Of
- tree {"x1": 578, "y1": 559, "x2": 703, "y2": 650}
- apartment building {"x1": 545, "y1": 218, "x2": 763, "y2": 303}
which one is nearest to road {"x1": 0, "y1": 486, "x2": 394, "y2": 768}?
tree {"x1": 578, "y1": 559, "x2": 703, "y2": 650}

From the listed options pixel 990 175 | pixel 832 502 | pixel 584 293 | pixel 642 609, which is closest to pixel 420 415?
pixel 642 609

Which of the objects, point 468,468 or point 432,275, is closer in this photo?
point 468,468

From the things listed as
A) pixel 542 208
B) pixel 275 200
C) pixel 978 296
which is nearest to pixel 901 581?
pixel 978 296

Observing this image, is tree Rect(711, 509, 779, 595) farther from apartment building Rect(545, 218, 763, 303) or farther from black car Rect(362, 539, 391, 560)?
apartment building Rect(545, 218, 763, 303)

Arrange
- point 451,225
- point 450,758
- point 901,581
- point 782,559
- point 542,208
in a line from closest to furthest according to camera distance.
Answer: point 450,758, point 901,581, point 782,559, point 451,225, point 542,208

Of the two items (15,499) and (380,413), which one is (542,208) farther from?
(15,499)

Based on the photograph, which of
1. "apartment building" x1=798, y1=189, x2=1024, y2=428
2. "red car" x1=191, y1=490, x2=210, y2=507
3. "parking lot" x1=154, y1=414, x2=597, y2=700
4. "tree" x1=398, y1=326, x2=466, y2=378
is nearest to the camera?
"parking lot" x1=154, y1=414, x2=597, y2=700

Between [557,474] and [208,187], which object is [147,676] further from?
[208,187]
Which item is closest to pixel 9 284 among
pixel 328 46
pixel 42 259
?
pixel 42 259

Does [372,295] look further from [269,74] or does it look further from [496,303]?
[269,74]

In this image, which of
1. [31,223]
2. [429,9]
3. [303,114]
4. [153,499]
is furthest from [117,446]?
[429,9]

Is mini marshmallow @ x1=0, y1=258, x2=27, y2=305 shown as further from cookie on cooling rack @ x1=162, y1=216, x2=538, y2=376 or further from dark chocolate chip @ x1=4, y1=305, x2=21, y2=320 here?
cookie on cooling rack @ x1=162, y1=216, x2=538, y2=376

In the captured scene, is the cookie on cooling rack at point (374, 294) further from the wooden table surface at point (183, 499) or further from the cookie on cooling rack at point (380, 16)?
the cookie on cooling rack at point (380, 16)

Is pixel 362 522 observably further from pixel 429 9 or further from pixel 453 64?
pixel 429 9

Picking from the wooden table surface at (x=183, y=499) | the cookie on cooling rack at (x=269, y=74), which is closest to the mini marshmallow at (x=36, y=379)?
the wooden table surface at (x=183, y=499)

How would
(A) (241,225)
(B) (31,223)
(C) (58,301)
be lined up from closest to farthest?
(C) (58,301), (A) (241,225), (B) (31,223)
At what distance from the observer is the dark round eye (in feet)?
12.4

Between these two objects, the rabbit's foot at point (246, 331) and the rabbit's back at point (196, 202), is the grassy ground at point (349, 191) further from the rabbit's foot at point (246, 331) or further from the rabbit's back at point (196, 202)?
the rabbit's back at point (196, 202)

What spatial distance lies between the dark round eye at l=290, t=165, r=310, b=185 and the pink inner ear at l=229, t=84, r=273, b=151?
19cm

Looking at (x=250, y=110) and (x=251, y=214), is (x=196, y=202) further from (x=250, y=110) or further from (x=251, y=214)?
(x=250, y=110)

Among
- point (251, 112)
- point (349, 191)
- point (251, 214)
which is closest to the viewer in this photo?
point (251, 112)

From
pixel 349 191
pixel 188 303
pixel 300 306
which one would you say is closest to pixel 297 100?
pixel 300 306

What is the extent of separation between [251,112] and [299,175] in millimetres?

________________________

- Work to do: Your task is to extract all of the records exactly.

- Complete response:
Of
- tree {"x1": 578, "y1": 559, "x2": 703, "y2": 650}
- apartment building {"x1": 545, "y1": 218, "x2": 763, "y2": 303}
which one is nearest to road {"x1": 0, "y1": 486, "x2": 394, "y2": 768}?
tree {"x1": 578, "y1": 559, "x2": 703, "y2": 650}

From the listed options pixel 990 175 | pixel 832 502 | pixel 584 293 | pixel 642 609, which is closest to pixel 420 415?
pixel 642 609

Which of the objects, point 468,468 or point 432,275, is closer in this photo?
point 468,468

From the things listed as
A) pixel 542 208
B) pixel 275 200
C) pixel 978 296
which is nearest to pixel 901 581?
pixel 978 296

Observing this image, is tree Rect(711, 509, 779, 595) farther from apartment building Rect(545, 218, 763, 303) or farther from black car Rect(362, 539, 391, 560)?
apartment building Rect(545, 218, 763, 303)

Arrange
- point 451,225
- point 450,758
- point 901,581
- point 782,559
- point 542,208
in a line from closest to furthest according to camera distance.
Answer: point 450,758, point 901,581, point 782,559, point 451,225, point 542,208

Of the two items (15,499) and (380,413), which one is (542,208) farther from?
(15,499)

Based on the photograph, which of
1. "apartment building" x1=798, y1=189, x2=1024, y2=428
2. "red car" x1=191, y1=490, x2=210, y2=507
3. "parking lot" x1=154, y1=414, x2=597, y2=700
4. "tree" x1=398, y1=326, x2=466, y2=378
is nearest to the camera?
"parking lot" x1=154, y1=414, x2=597, y2=700

Between [557,474] and [208,187], which object is [147,676] further from?
[208,187]
Which item is closest to pixel 9 284 among
pixel 328 46
pixel 42 259
?
pixel 42 259

Does [372,295] look further from [269,74] or does it look further from [496,303]?
[269,74]

In this image, which of
1. [31,223]
2. [429,9]
3. [303,114]
4. [153,499]
is furthest from [117,446]?
[429,9]

Is mini marshmallow @ x1=0, y1=258, x2=27, y2=305 shown as further from cookie on cooling rack @ x1=162, y1=216, x2=538, y2=376 or further from dark chocolate chip @ x1=4, y1=305, x2=21, y2=320 here?
cookie on cooling rack @ x1=162, y1=216, x2=538, y2=376

In the captured scene, is the cookie on cooling rack at point (374, 294) further from the wooden table surface at point (183, 499) or further from the cookie on cooling rack at point (380, 16)?
the cookie on cooling rack at point (380, 16)

Is pixel 362 522 observably further from pixel 429 9 or further from pixel 453 64?
pixel 429 9

Picking from the wooden table surface at (x=183, y=499) | the cookie on cooling rack at (x=269, y=74), which is closest to the mini marshmallow at (x=36, y=379)?
the wooden table surface at (x=183, y=499)

How would
(A) (241,225)
(B) (31,223)
(C) (58,301)
be lined up from closest to farthest?
(C) (58,301), (A) (241,225), (B) (31,223)
At what distance from the observer is the dark round eye (in feet)?
12.4

Between these two objects, the rabbit's foot at point (246, 331) and the rabbit's back at point (196, 202), is the grassy ground at point (349, 191) further from the rabbit's foot at point (246, 331) or further from the rabbit's back at point (196, 202)?
the rabbit's back at point (196, 202)

What spatial distance lies between the dark round eye at l=290, t=165, r=310, b=185 and the pink inner ear at l=229, t=84, r=273, b=151?
19cm

Looking at (x=250, y=110) and (x=251, y=214), is (x=196, y=202) further from (x=250, y=110) or further from (x=251, y=214)?
(x=250, y=110)

Among
- point (251, 112)
- point (349, 191)
- point (251, 214)
which is closest to the viewer in this photo?
point (251, 112)

From
pixel 349 191
pixel 188 303
pixel 300 306
which one would you say is closest to pixel 297 100?
pixel 300 306

What is the extent of separation between [251,112] and [299,175] in millimetres?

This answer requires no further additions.